What else can stimulate our ability to imagine a positive future? Greater collaboration, especially between existing and future leaders. Without the constraints of working for years in institutional structures and against archaic systems, young people can bring radical creativity to boardrooms, something Duro Ode (founder and chief executive of 2020 Change) Xavier Rees (group chief executive of Havas) and Matt Hocking (founder of Leap) spoke passionately about on Rob McFaul’s (my fellow co-founder of Purpose Disruptors) panel, ‘The Power of the Disruptor.’

There’s an echoing cry from leaders like Andy Haldane (chief executive, Royal Society of the Arts) and Jane Craig (chief executive, Otherkind) to nurture creativity.
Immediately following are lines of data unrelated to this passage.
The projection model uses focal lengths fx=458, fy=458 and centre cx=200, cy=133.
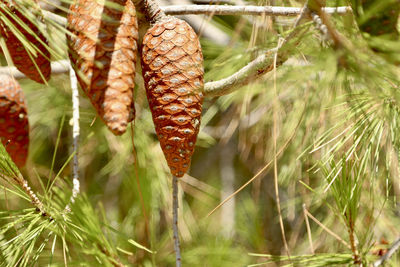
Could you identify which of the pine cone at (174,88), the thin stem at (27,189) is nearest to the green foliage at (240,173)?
the thin stem at (27,189)

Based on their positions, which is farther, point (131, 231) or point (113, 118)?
point (131, 231)

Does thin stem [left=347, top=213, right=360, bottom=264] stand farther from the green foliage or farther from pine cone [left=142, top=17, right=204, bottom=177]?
pine cone [left=142, top=17, right=204, bottom=177]

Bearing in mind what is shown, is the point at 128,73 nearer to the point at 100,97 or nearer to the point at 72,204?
the point at 100,97

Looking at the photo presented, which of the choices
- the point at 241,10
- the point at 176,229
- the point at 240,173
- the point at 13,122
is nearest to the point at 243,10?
the point at 241,10

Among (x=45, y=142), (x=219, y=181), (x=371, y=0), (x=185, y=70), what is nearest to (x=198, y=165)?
(x=219, y=181)

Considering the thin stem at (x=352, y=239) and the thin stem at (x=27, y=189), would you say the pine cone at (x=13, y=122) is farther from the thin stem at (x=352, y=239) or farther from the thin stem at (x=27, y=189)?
the thin stem at (x=352, y=239)

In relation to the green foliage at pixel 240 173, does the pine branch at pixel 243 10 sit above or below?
above
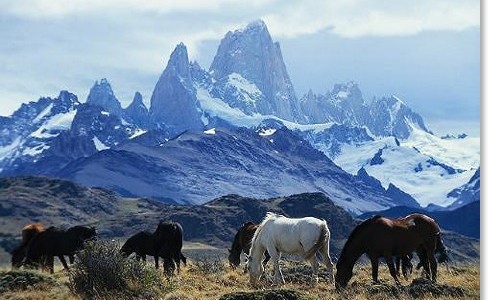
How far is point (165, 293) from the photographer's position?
19.5m

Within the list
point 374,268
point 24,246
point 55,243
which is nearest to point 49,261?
point 55,243

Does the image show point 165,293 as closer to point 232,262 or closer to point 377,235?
point 377,235

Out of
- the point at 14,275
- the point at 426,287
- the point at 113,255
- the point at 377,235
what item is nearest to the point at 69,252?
the point at 14,275

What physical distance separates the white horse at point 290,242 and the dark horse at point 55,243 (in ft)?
26.8

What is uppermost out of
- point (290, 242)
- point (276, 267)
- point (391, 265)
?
point (290, 242)

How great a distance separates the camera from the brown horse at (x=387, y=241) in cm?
2139

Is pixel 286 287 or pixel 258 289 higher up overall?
pixel 286 287

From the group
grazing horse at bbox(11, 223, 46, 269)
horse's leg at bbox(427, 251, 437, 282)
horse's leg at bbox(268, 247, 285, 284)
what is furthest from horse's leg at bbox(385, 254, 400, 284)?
grazing horse at bbox(11, 223, 46, 269)

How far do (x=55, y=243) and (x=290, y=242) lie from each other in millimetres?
10923

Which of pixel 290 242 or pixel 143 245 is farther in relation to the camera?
pixel 143 245

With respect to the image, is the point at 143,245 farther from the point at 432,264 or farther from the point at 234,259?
the point at 432,264

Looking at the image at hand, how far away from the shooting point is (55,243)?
94.3 feet

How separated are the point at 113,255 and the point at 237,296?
5.05 metres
We must lean into courses, events and new ways of gathering knowledge to disrupt unhelpful ways of thinking; to be more imaginative! We’re on a lifelong learning journey that doesn’t stop at school.

Radical, imaginative thinking is hard. It requires us to think in terms of possibilities, not problems. To redefine unhelpful goals and stories, to work with those outside our industry, and give new meaning and value to opinions often unheard. But dare to dream we must. We need to urgently find ways to break down barriers, and take time to be inspired by what’s around us. Throughout history people have demonstrated how imagination and sheer determination drive change: turning waste to flourishing life and transforming sketched-out ideas like Anthropy to a gathering of thousands. Imagine how advertising’s collective creativity could help shape a better future. Let’s put our minds to work.